>>
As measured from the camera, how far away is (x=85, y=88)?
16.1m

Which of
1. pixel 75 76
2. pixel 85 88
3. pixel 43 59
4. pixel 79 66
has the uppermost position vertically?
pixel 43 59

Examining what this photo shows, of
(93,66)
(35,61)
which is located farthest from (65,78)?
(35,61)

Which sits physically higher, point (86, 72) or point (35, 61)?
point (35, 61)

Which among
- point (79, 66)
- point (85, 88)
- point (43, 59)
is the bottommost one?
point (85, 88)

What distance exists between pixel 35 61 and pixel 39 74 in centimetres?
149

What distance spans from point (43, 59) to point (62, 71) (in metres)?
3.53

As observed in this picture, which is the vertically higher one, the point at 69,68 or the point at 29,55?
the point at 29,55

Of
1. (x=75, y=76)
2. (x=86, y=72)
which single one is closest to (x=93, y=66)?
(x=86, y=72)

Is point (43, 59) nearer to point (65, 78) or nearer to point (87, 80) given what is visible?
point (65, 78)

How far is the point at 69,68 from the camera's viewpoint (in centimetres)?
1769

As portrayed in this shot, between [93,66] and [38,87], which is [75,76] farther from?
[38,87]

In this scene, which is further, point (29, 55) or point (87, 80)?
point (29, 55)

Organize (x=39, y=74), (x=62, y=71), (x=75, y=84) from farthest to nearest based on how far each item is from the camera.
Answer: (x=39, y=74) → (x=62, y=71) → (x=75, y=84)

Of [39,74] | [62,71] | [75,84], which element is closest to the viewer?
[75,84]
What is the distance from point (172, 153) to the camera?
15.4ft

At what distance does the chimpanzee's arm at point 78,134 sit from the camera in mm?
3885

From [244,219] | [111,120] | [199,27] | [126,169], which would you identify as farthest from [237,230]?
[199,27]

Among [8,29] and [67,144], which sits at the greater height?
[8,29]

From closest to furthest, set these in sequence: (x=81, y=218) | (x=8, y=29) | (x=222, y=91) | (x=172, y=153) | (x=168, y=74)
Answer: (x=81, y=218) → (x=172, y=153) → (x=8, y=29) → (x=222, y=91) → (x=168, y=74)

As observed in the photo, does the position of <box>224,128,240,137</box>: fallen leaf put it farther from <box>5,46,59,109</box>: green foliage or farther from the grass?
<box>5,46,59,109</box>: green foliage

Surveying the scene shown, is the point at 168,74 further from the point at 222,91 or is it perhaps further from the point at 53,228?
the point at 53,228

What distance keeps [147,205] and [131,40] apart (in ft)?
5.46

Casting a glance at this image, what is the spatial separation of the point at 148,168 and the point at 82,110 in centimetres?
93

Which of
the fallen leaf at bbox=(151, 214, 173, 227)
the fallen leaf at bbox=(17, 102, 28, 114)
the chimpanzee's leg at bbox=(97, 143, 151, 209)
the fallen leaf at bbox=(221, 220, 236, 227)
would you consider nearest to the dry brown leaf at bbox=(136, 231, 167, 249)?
<<
What is required.
Using the listing above, retype each line exactly.

Final result.
As measured from the camera, how far away is (x=85, y=88)?
16.1m

Which of
1. pixel 75 76
2. pixel 85 88
3. pixel 43 59
4. pixel 79 66
has the uppermost position vertically?
pixel 43 59

Examining what this photo shows, of
(93,66)
(35,61)
which is located farthest from (65,78)?
(35,61)

Which sits physically higher, point (86, 72) or point (35, 61)?
point (35, 61)

Which among
- point (79, 66)
- point (85, 88)
- point (43, 59)
is the bottommost one?
point (85, 88)

What distance exists between pixel 35 61 and pixel 39 74 in centimetres?
149

What distance spans from point (43, 59) to point (62, 71) (in metres)?
3.53

As observed in this picture, which is the vertically higher one, the point at 69,68 or the point at 29,55?
the point at 29,55

Of
1. (x=75, y=76)
2. (x=86, y=72)
which single one is closest to (x=93, y=66)?
(x=86, y=72)

Is point (43, 59) nearer to point (65, 78) or nearer to point (87, 80) given what is visible?
point (65, 78)

How far is the point at 69,68 from the camera's viewpoint (in centimetres)?
1769

As portrayed in this shot, between [93,66] and [38,87], which is [75,76] farther from?
[38,87]

In this scene, which is further, point (29, 55) or point (87, 80)?
point (29, 55)

Organize (x=39, y=74), (x=62, y=71), (x=75, y=84) from farthest to nearest based on how far each item is from the camera.
Answer: (x=39, y=74) → (x=62, y=71) → (x=75, y=84)

Of [39,74] | [62,71] | [75,84], which element is closest to the viewer?
[75,84]
What is the distance from point (172, 153) to the camera?
15.4ft

At what distance does the chimpanzee's arm at point 78,134 sit from the camera in mm?
3885

From [244,219] | [111,120] | [199,27] | [126,169], which would you identify as farthest from [237,230]?
[199,27]

Among [8,29] and [67,144], which sits at the greater height?
[8,29]

From closest to furthest, set these in sequence: (x=81, y=218) | (x=8, y=29) | (x=222, y=91) | (x=172, y=153) | (x=168, y=74)
Answer: (x=81, y=218) → (x=172, y=153) → (x=8, y=29) → (x=222, y=91) → (x=168, y=74)

As observed in the photo, does the position of <box>224,128,240,137</box>: fallen leaf put it farther from <box>5,46,59,109</box>: green foliage or farther from the grass?
<box>5,46,59,109</box>: green foliage

Surveying the scene shown, is the point at 168,74 further from the point at 222,91 or is it perhaps further from the point at 53,228?
the point at 53,228

What distance keeps [147,205] and [131,40] apart (in ft)?
5.46

Casting a glance at this image, what is the spatial separation of the point at 148,168 and the point at 82,110 in centimetres?
93

Which of
the fallen leaf at bbox=(151, 214, 173, 227)
the fallen leaf at bbox=(17, 102, 28, 114)
the chimpanzee's leg at bbox=(97, 143, 151, 209)
the fallen leaf at bbox=(221, 220, 236, 227)
would you consider nearest to the dry brown leaf at bbox=(136, 231, 167, 249)?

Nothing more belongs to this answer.